Hi Pablo,
I'm not using TestStream, the test uses Create, but changing the input
to TestStream.add_elements(...).advance_watermark_to_infinity() seems
not to have any impact on the outcome. The outputs are still produced
and then dropped. The pipeline logic is pretty much simple - buffer data
for defined amount of processing time then flush it. The event-time
timer is to enforce flushing of the buffer at the end of global window
(python seems to be missing @OnWindowExpiration as of now).
Regarding the runner, I'm using the default which is created using (beam
2.32.0)
beam.Pipeline(options=PipelineOptions(["--streaming"]))
With this the test seems to be 100% failing. Changing the above to
beam.Pipeline(options=PipelineOptions(["--streaming",
"--runner=flink"]))
the test seems to be 100% passing.
Jan
On 9/13/21 7:58 PM, Pablo Estrada wrote:
Hi Jan,
are you using a TestStream? Do you know which
directrunner implementation is being used? (FnApiRunner or
BundleBasedDirectRunner?)
-P.
On Mon, Sep 13, 2021 at 10:45 AM Ahmet Altay <[email protected]
<mailto:[email protected]>> wrote:
+Pablo Estrada <mailto:[email protected]> might know the answer.
On Fri, Sep 10, 2021 at 8:46 AM Jan Lukavský <[email protected]
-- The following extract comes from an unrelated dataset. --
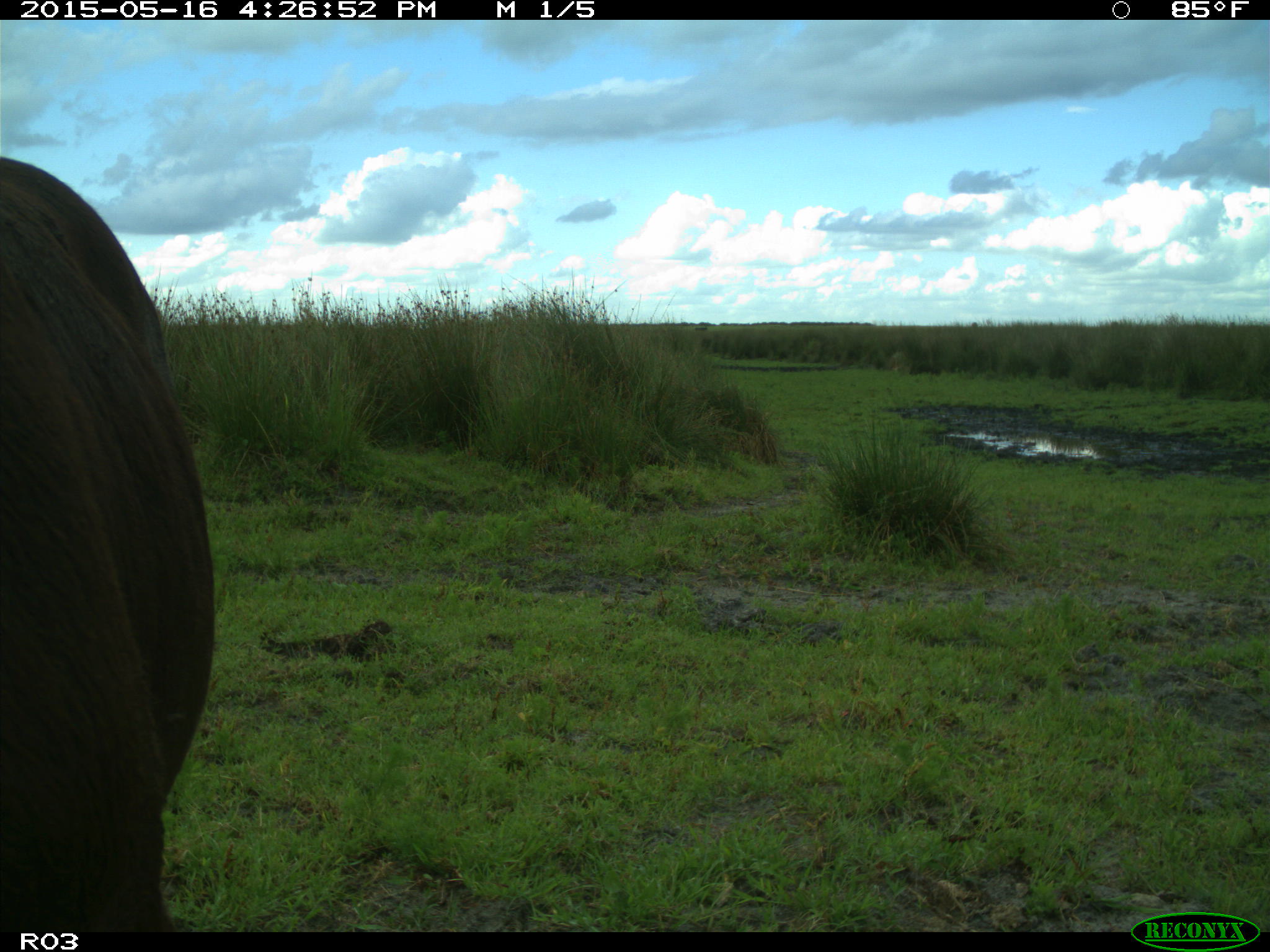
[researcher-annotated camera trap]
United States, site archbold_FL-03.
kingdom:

<mailto:[email protected]>> wrote:
Hi,
I didn't dig into the code yet, just wanted to ask if someone
could give
me some pointers. I'm experiencing weird behavior in python
SDK, when
emitting data from stateful DoFn with event-time timer set on
GlobalWindow().max_timestamp(). The data is correctly emitted,
but is
probably delayed after watermark and is dropped on first GBK
downstream
(assert_that in my case), the assertion then fails. When I use
FlinkRunner it seems to work as expected (the test passes).
Did anyone see something like this before?
Thanks,
Jan